A consortium of 12 retailers including Arcadia, Next and Asda have had their case against Visa thrown out of the Court of Appeal.
- Retailers were attempting to claim damages back to 1977
- Compensation now limited to interchange fees dating back to 2007
- Visa continues to dispute its rates were anti-competitive
The Court of Appeal has dismissed the retailers’ appeal of a High Court decision to limit the claims they could make against Visa’s fees to a six-year period.
The retailers can now only claim compensation for transactions that happened between 2007 and 2013. The ruling will significantly reduce the amount of compensation, considering they were claiming damages back to 1977.
Other retailers involved in the legal action include Morrisons, B&Q, Argos, Debenhams, House of Fraser, Iceland, New Look, Comet and Record Shop 2 Limited. Comet and Record Shop 2 have entered liquidation since the legal dispute began.
Visa Europe said it welcomed the Court of Appeal’s decision because “it is appropriate to limit the time period relating to these claims”.
Legal action is still ongoing between the retailers and Visa over whether the retailers were overcharged for interchange fees for transactions dating back to 2007.

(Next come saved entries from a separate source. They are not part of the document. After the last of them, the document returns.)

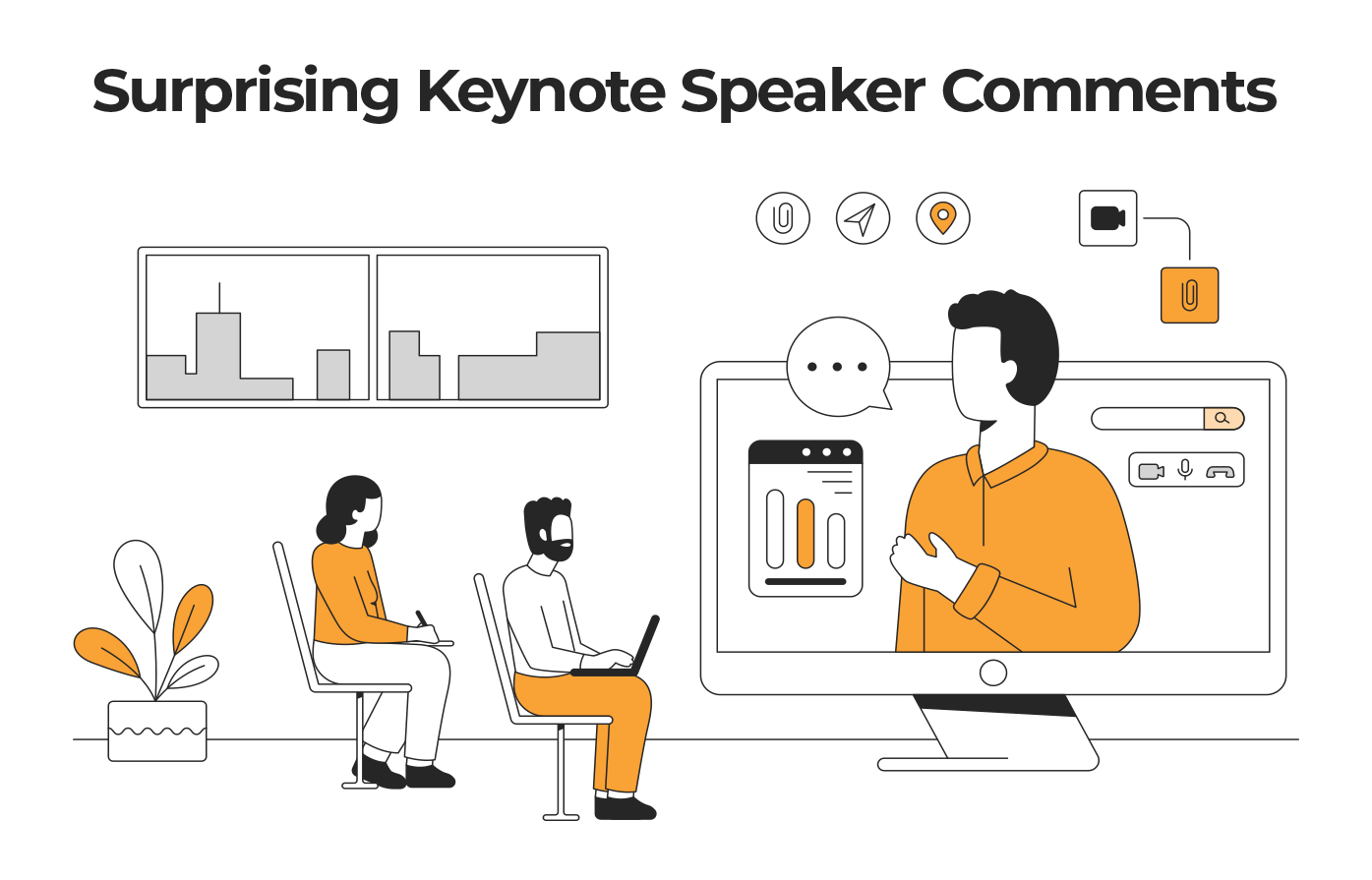 Surprising Keynote Speaker Comments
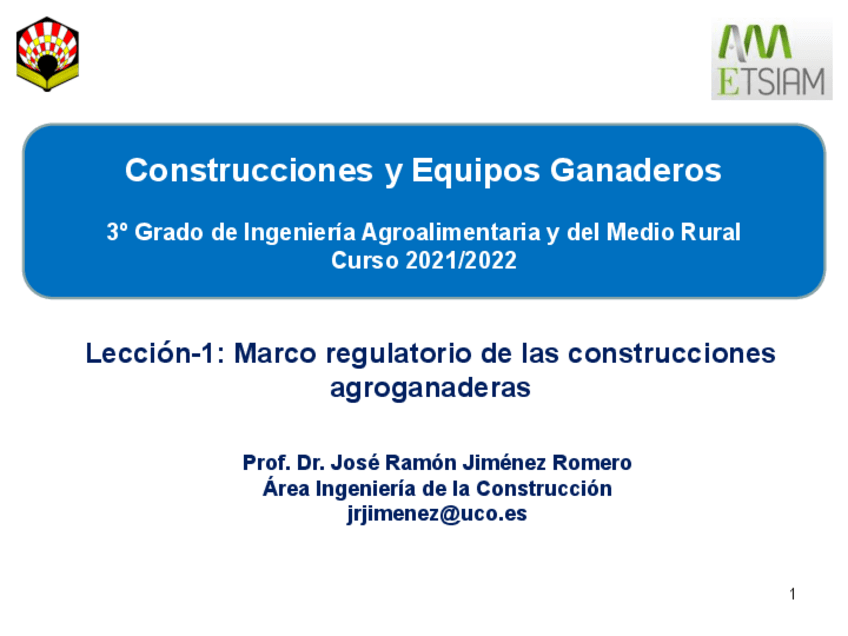 AM
ETSIAM

Construcciones y Equipos Ganaderos

3º Grado de Ingeniería Agroalimentaria y del Medio Rural
Curso 2021/2022

Lección-1: Marco regulatorio de las construcciones agroganaderas

Prof. Dr. José Ramón Jiménez Romero
Área Ingeniería de la Construcción
jrjimenez@uco.es

1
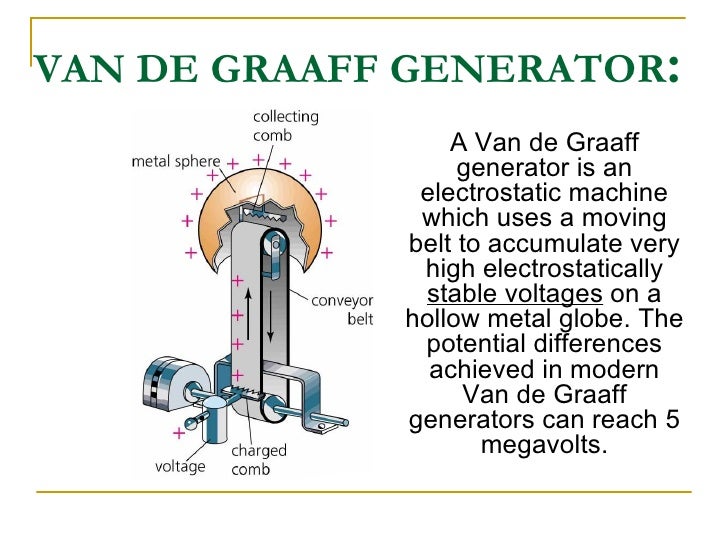 VAN DE GRAAFF GENERATOR:

collecting comb

metal sphere

conveyor belt

voltage

charged comb

A Van de Graaff generator is an electrostatic machine which uses a moving belt to accumulate very high electrostatically stable voltages on a hollow metal globe. The potential differences achieved in modern Van de Graaff generators can reach 5 megavolts.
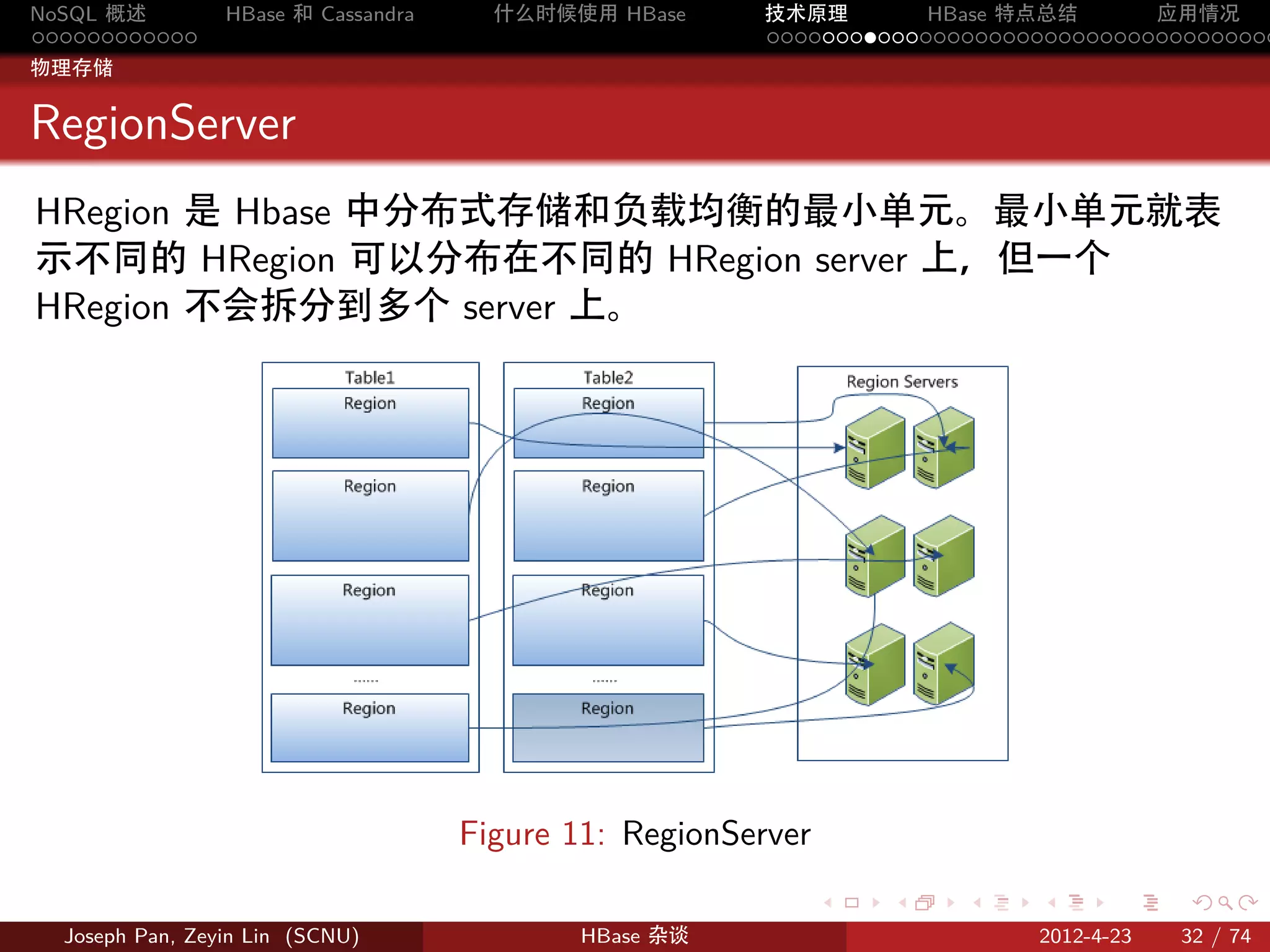 NoSQL 概述 HBase 和 Cassandra 什么时候使用 HBase 技术原理 HBase 特点总结 应用情况

物理存储

RegionServer

HRegion 是 Hbase 中分布式存储和负载均衡的最小单元。最小单元就表示不同的 HRegion 可以分布在不同的 HRegion server 上，但一个 HRegion 不会拆分到多个 server 上。

Table1
Region
Region
Region
......
Region

Table2
Region
Region
Region
......
Region

Region Servers

Figure 11: RegionServer

Joseph Pan, Zeyin Lin (SCNU) HBase 杂谈 2012-4-23 32 / 74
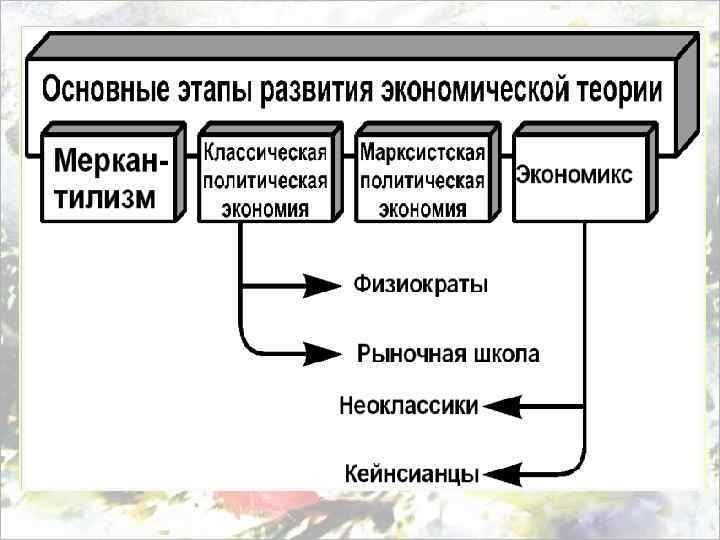 Основные этапы развития экономической теории

Меркантилизм

Классическая политическая экономия

Марксистская политическая экономия

Экономикс

Физиократы

Рыночная школа

Неоклассики

Кейнсианцы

A Visa spokeswoman said: “We continue to strongly dispute the claims, our interchange rates have been set lawfully at all times for the benefit of consumers, businesses, issuers and acquirers in the UK.”
Visa applied to strike out the claim for damages predating 2013 because under the Limitation Act 1980, claimants usually have six years to bring their claim.

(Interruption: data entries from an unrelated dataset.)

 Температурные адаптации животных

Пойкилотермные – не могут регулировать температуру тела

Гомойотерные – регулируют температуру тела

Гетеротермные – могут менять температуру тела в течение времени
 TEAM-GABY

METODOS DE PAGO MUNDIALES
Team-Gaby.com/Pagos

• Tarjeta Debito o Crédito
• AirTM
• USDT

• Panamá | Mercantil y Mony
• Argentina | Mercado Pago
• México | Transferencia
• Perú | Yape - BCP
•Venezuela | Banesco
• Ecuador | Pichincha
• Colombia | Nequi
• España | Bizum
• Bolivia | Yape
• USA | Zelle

The retailers argued the six-year rule did not apply because under section 32 of the Act, time does not start to run where facts have been concealed and it only starts when facts have been discovered or could reasonably have been discovered by a claimant with a cause to investigate.
Stephen Critchley, a senior associate at Collyer and Bristow, explained the retailers “have had difficulty identify a significant body of facts and instead argued that facts were being concealed even now”.

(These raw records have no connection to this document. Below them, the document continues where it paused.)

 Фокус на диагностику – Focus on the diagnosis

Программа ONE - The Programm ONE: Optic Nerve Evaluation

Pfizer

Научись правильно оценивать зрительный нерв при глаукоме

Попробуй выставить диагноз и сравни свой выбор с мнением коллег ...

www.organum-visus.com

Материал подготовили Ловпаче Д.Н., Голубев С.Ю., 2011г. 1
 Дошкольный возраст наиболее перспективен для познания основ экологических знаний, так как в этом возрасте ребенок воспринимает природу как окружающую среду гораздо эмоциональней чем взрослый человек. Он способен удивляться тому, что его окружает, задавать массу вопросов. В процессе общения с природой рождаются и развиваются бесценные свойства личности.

Last week it emerged MasterCard had paid Tesco £39m in a settlement over interchange fees.
However, the case against MasterCard’s fees is much stronger because the European Commission won a court case against MasterCard after it failed to cap interchange fees.
In contrast, Visa pre-empted further action from the European Commission by agreeing to cap such fees, which has left it on a much firmer legal standing.